__What needs to be done__
Print the listing in its entirety and exactly, leaving out images.
==== Listing
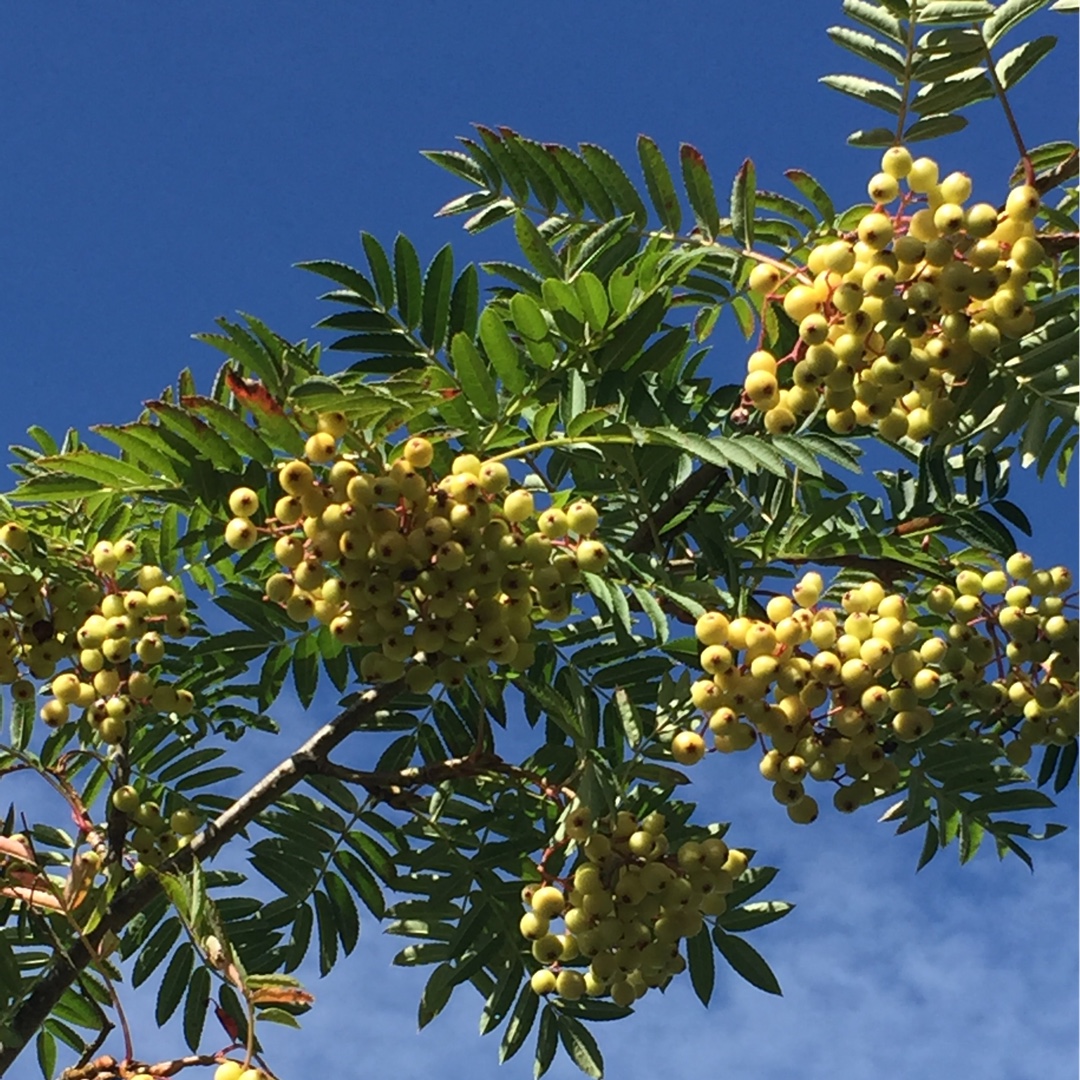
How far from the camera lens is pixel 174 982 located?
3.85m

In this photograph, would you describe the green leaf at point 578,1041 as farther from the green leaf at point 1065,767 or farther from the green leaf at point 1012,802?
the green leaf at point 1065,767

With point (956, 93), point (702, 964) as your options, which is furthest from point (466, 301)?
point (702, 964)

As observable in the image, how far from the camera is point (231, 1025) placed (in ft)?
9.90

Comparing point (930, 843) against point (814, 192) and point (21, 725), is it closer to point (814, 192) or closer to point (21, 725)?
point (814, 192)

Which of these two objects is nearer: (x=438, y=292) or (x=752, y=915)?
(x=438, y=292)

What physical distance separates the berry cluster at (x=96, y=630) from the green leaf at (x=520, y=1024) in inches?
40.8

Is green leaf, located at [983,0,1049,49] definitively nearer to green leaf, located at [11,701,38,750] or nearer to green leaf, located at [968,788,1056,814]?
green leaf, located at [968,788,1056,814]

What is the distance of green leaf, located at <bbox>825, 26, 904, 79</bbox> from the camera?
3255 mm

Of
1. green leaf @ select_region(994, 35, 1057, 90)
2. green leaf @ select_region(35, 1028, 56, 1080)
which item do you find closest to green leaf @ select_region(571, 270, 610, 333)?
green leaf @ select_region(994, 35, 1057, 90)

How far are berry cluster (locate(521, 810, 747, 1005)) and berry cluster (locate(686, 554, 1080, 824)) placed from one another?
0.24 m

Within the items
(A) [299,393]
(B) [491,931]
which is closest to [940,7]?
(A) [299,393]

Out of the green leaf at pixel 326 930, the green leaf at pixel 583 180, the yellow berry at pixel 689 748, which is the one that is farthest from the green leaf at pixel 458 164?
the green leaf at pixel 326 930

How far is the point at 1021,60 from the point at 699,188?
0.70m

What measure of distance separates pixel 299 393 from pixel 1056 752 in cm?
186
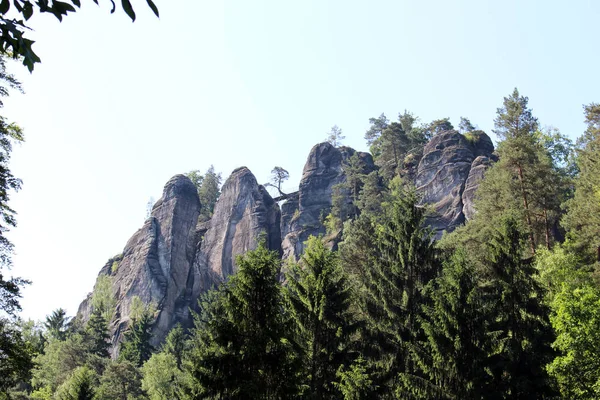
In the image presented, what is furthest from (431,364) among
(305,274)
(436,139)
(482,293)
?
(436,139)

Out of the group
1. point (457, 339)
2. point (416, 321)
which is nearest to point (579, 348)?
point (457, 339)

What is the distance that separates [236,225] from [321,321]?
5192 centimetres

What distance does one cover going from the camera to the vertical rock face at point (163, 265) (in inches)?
========
__Response to the exercise__
How far from the camera lens is pixel 174 982 located?
3.85m

In this photograph, would you describe the green leaf at point 578,1041 as farther from the green leaf at point 1065,767 or farther from the green leaf at point 1012,802?
the green leaf at point 1065,767

With point (956, 93), point (702, 964) as your options, which is furthest from point (466, 301)?
point (702, 964)

As observable in the image, how far from the camera is point (231, 1025) placed (in ft)?
9.90

Comparing point (930, 843) against point (814, 192) and point (21, 725), is it closer to point (814, 192) or closer to point (21, 725)?
point (814, 192)

Which of these two objects is nearer: (x=438, y=292) or (x=752, y=915)?
(x=438, y=292)

What physical distance separates the berry cluster at (x=96, y=630) from the green leaf at (x=520, y=1024) in inches?
40.8

Is green leaf, located at [983,0,1049,49] definitively nearer to green leaf, located at [11,701,38,750] or nearer to green leaf, located at [968,788,1056,814]?
green leaf, located at [968,788,1056,814]

What is the distance of green leaf, located at <bbox>825, 26, 904, 79</bbox> from the camera?
3255 mm

Of
1. green leaf @ select_region(994, 35, 1057, 90)
2. green leaf @ select_region(35, 1028, 56, 1080)
which item do you find closest to green leaf @ select_region(571, 270, 610, 333)?
green leaf @ select_region(994, 35, 1057, 90)

How far are berry cluster (locate(521, 810, 747, 1005)) and berry cluster (locate(686, 554, 1080, 824)) placed from one another?
0.24 m

Within the items
(A) [299,393]
(B) [491,931]
which is closest to [940,7]?
(A) [299,393]

Out of the green leaf at pixel 326 930, the green leaf at pixel 583 180, the yellow berry at pixel 689 748, which is the one that is farthest from the green leaf at pixel 458 164?
the green leaf at pixel 326 930

How far is the point at 1021,60 from the point at 699,188?
0.70m

What measure of distance separates pixel 299 393 from pixel 1056 752 in cm?
186
In the image presented, what is furthest from (431,364) among
(305,274)
(436,139)
(482,293)
?
(436,139)

Out of the group
1. point (457, 339)
2. point (416, 321)
which is nearest to point (579, 348)?
point (457, 339)

What is the distance that separates [236,225] from [321,321]?
5192 centimetres

What distance does one cover going from the camera to the vertical rock face at point (163, 265) (in inches)?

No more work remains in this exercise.